Leasing has some other distinct advantages, though. The main one is that it can help you guard against obsolescence.

If the product you need is expensive and is also one frequently upgraded thanks to rapid technological advances, you might think twice about owning it outright. By leasing, you could simply upgrade to the newest model every few years.

Cash on the barrel

Some business owners, though, prefer to keep finance debt to a minimum. And the best way to do that is to pay cash when you buy something new.

Even if you do finance or lease equipment, you still need to be saving for the down payment or other up-front costs, as well as the buyout cost in the case of a leased product that you choose to buy at the end of the lease term – just as people hoping to buy a house someday save for the down payment, even if they know they’ll have to take out a mortgage.

Households save for the future in other ways – and more should, as personal finance experts will no doubt attest.

But so do municipalities. Equipment replacement funds are common on the line-item budgets of many units of government. They are sometimes required by law. In Wisconsin, the state Department of Natural Resources oversees local municipal sewer collection and treatment agencies and issues the permits required for operation. One condition of those permits is for the municipality “to properly operate and maintain the facilities, including maintaining adequate funding.”

For municipalities that receive loans from the state Clean Water Fund Program to help cover the costs of treatment facilities, an equipment replacement fund – or ERF – is also a requirement. The DNR rule specifies that the fund is to be used “only for expenses incurred for equipment related to the municipality’s wastewater treatment works or urban runoff treatment works” – including both the cost of the equipment as well as the costs of installing it.

The rule further specifies how much the community must set aside based on the cost of the equipment that it covers. For communities with $1 million or less in the assets covered by the rule, the equipment replacement fund balance must be at least 50 percent of that value. As the amount increases, the required percentage falls; communities with more than $30 million in relevant assets must keep 5 percent of that value in their ERF. As you can easily see, that indicates those higher-priced items are probably still going to be purchased through a loan, but the regulation is aimed at making sure the agency has enough for a down payment.

Make it a habit

Private business owners aren’t governed by that sort of regulation, of course. But that doesn’t keep you from abiding by its spirit.

That takes planning and discipline, although there’s no great mystery to it. We’re simply talking about setting aside cash consistently, in a fund or account designated for that purpose, instead of spending all your profits or distributing it to the owners.

You can do that any way that works for you. One simple approach is, with every price you set for a service, simply build in a fixed percentage to cover future maintenance and replacement of your assets. When you get paid, put that particular sum aside into your designated fund.
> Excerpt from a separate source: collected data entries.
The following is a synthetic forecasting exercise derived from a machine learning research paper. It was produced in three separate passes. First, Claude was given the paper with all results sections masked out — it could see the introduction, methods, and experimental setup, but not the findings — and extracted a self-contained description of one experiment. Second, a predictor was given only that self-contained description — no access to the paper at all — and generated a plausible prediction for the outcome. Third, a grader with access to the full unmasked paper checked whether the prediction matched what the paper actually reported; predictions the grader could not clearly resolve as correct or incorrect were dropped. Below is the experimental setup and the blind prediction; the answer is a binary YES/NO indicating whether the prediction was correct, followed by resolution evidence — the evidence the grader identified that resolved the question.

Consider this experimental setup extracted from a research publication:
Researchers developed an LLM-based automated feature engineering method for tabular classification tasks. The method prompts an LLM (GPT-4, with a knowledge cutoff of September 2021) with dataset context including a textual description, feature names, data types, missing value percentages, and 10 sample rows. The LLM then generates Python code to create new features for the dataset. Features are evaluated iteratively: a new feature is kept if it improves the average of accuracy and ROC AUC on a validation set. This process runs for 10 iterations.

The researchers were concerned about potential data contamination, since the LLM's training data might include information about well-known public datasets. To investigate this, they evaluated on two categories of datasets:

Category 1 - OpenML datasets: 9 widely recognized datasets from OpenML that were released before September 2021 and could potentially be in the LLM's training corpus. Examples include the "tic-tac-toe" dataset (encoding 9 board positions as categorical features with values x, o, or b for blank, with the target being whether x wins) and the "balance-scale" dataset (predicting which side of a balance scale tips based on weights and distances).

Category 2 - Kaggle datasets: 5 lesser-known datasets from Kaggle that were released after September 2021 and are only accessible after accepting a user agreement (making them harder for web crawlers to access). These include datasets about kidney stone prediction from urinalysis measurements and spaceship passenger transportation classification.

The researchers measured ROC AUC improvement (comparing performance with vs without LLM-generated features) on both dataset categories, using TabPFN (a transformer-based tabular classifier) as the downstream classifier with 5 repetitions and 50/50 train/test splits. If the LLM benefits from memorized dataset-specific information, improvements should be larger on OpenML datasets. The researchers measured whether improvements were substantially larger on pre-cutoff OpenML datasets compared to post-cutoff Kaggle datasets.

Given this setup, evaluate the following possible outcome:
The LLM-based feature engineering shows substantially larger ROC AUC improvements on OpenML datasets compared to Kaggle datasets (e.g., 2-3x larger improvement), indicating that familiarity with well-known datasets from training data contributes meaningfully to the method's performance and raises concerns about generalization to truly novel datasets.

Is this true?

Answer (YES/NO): NO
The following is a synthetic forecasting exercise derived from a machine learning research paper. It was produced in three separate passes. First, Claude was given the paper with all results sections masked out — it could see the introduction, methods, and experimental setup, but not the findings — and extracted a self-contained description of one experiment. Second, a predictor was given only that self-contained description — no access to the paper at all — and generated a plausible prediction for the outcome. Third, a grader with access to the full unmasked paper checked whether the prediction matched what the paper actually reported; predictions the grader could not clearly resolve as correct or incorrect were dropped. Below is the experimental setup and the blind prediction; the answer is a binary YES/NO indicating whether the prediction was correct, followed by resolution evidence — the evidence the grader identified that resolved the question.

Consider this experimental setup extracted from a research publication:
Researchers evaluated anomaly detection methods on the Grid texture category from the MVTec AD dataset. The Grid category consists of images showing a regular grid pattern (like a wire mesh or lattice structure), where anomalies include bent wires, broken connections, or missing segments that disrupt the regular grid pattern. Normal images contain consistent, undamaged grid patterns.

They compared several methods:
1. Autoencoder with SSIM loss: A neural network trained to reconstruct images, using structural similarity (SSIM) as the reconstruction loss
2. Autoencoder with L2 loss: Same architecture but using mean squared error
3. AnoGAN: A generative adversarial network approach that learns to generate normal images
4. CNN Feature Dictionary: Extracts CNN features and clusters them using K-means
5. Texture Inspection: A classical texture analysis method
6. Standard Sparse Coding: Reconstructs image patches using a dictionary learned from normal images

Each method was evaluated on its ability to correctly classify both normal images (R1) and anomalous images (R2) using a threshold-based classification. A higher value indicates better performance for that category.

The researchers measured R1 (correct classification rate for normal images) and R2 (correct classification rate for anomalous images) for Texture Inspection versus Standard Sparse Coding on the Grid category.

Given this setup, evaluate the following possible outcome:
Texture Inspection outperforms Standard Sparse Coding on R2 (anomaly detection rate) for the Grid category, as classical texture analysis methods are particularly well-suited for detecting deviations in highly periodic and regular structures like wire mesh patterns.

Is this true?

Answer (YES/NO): NO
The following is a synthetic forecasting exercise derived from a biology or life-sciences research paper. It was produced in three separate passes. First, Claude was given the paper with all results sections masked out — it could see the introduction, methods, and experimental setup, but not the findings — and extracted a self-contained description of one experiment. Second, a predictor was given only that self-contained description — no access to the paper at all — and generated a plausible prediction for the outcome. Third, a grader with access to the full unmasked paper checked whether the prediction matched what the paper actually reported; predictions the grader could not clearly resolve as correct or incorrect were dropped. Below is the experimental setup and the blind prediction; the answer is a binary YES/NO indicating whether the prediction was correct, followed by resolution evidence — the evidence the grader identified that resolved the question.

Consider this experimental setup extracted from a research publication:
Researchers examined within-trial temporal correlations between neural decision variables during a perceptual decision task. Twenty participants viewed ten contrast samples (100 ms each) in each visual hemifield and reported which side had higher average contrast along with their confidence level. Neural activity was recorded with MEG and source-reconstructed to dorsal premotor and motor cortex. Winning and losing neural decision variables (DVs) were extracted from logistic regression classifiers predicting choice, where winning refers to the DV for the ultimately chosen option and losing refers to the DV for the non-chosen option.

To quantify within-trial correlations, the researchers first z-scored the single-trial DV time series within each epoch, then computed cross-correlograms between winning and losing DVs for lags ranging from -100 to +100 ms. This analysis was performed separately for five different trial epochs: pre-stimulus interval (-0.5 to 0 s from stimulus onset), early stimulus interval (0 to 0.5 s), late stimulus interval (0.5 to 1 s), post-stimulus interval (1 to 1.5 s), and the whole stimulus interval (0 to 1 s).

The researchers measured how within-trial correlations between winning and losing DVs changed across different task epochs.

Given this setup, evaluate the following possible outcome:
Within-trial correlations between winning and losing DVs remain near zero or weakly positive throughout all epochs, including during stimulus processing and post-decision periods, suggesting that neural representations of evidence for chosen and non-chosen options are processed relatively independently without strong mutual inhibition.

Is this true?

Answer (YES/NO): NO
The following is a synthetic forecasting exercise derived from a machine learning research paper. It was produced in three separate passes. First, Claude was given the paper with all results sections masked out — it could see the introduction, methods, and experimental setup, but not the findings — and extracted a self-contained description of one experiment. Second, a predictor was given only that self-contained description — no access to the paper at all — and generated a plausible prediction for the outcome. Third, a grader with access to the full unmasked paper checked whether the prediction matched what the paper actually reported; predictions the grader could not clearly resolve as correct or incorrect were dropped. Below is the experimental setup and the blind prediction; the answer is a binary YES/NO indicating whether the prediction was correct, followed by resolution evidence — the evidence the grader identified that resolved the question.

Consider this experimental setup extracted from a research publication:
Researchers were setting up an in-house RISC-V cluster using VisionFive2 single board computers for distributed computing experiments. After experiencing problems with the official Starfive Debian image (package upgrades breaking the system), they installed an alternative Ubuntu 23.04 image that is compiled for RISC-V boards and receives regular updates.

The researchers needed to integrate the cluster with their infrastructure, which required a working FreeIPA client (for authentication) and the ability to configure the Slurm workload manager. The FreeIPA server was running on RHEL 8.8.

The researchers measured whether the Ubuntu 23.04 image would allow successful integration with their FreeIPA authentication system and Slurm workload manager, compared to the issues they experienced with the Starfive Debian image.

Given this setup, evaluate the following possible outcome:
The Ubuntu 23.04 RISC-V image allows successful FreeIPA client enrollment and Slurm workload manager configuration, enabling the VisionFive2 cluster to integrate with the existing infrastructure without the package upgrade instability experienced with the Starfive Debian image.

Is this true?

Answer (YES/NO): YES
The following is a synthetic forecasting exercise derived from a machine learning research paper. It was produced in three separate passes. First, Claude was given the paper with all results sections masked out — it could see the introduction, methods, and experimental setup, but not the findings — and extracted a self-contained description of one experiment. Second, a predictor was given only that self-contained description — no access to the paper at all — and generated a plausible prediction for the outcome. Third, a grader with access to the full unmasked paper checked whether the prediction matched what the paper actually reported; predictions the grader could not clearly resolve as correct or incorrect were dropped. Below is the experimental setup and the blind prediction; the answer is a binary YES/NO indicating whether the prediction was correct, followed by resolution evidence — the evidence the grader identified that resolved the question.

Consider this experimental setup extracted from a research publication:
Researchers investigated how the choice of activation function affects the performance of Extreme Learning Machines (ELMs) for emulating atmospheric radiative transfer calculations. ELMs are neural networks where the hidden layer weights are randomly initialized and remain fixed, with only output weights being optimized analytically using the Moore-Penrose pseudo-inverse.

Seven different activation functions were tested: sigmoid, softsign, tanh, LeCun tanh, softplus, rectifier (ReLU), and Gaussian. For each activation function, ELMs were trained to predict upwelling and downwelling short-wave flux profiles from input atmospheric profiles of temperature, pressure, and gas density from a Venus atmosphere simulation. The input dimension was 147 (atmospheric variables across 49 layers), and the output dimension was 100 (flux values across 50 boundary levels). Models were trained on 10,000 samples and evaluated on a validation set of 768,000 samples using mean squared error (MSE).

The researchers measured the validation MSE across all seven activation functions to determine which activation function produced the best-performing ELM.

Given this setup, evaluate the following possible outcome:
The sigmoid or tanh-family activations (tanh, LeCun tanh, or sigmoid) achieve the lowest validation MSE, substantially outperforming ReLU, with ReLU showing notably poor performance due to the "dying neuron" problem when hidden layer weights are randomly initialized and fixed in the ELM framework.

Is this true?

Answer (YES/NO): NO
If you wanted, you could tie the size of that added factor directly to the kind of job and thus the nature of the equipment that you use, but that’s a lot of work and isn’t really necessary. Picking an appropriate flat percentage for everything is going to be easier.

Your tax advisor or accountant will be able to help you figure out just how much – and also how to make sure that it gets properly accounted for so that it’s not treated as taxable profit when it hasn’t been distributed.

Just like a municipal sewer utility, your business depends on quality equipment to do the job efficiently and deliver value to your customers.

Making sure you can adequately maintain your equipment and replace it when the time comes ensures you live up to that standard.